クロカンのガラスの器

マメヒコの定番デザートといえば、クロカン。
クロカン…?ってなんぞや…?ですよね。
甘く煮た黒豆(クロ)と寒天(カン)にきび砂糖のシロップをかけたデザートということで、マメヒコでは『クロカン』と呼んでいます。

メニューがちょこちょこ替わるマメヒコですが、このクロカンだけは、オープンのときからずーっとお出ししています。
もう15年前からお出ししているものなので、あらゆる変遷を経て、いまのかたちに至ります。
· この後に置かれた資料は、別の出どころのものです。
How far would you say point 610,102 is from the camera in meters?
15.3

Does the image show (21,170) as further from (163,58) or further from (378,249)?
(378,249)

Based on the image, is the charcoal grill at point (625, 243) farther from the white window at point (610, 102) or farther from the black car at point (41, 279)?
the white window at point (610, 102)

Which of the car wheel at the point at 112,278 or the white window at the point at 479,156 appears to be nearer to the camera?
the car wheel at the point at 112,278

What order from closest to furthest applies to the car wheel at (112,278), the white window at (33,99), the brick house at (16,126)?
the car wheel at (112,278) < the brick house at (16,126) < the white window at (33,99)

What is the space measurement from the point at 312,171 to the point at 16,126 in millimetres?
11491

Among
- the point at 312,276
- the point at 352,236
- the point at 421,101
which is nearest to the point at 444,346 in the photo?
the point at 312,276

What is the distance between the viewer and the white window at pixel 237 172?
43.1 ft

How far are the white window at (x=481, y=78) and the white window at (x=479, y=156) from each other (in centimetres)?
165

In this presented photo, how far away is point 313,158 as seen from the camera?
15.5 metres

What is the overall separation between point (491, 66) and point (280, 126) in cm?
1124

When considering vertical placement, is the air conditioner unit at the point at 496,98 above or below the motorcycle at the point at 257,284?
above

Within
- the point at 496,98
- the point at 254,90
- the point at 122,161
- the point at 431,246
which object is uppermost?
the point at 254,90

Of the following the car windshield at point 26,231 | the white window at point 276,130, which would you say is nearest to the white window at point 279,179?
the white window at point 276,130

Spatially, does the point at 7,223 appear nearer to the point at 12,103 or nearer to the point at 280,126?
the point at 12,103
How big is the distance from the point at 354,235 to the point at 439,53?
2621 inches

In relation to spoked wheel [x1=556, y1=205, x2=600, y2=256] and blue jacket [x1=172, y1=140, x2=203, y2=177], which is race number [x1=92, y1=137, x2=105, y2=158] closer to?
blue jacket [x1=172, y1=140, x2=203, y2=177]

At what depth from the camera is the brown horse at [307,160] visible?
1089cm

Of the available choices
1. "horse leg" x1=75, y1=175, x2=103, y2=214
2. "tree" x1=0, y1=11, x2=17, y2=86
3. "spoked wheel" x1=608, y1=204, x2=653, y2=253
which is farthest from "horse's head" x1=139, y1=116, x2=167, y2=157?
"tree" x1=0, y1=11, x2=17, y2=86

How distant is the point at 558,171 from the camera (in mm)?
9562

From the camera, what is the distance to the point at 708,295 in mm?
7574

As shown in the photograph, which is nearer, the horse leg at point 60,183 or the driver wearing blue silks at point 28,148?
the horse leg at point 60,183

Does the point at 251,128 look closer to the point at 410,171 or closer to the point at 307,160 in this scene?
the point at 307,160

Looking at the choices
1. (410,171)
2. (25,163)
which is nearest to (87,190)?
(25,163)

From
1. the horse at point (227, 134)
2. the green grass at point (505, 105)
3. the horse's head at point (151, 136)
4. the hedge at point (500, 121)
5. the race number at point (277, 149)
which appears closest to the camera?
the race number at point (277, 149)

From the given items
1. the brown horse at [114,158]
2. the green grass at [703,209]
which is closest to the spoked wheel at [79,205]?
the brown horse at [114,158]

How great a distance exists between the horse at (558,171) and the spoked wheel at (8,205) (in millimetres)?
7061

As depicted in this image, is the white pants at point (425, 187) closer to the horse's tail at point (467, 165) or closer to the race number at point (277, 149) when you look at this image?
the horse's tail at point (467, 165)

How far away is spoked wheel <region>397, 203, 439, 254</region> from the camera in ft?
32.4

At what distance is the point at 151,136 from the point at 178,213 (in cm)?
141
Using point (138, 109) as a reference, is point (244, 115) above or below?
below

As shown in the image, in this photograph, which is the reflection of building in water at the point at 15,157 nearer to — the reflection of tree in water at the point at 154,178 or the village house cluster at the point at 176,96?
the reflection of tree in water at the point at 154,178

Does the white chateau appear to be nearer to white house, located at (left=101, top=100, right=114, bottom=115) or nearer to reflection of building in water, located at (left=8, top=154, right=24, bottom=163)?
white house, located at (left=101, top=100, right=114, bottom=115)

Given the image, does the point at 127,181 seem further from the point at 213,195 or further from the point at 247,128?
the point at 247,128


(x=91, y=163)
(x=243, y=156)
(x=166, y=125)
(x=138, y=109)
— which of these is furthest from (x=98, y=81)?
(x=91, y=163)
黒豆の煮方やお砂糖のバランス、寒天の固さ、シロップの濃度などなど、レシピの見直しは何度もありました。
そして、盛り付けの器を替えたこともあります。

お届けしたときの第一印象って、大切だと思っています。
美しく盛り付けしてあると、それだけで、わあ!きれい!おいしそうと感じることがあります。
このクロカンは、黒豆と寒天なので、彩りの華やかさは微塵もありません。笑
艶のある黒豆はキラキラ輝いていて、美しいことは美しいのだけど、かなり地味。
食べるとすっごくおいしいのに、見ためでかなり損しているんです。

初めのころは、白っぽい陶器の器に盛り付けしていたのですが、これはもう地味すぎるっっ!と、あるときガラスの器に替えたんですね。
そしたらどっこい。
みるみるたくさん出るようになったんです~!
涼しげで爽やかな印象になり、ほかの方が食べているのをご覧になり、「あれなんですか?」って、気になって、ご注文いただけるようになりました。

器マジック。
同じものや量でも器が変わるだけで、見違えるようにおいしそうに見える。
ほんとうにちょっとしたことなんですけど、食べものって、そういうところあります。

ただ食べるということならすぐにできることかもしれません。
でも、どう見えるか、どんな場所で食べるか、誰と食べるかなどなど、いろんな要素を合わせて、「食を楽しむ」ということは、日々の彩りのひとつになるんじゃないかなと思っています。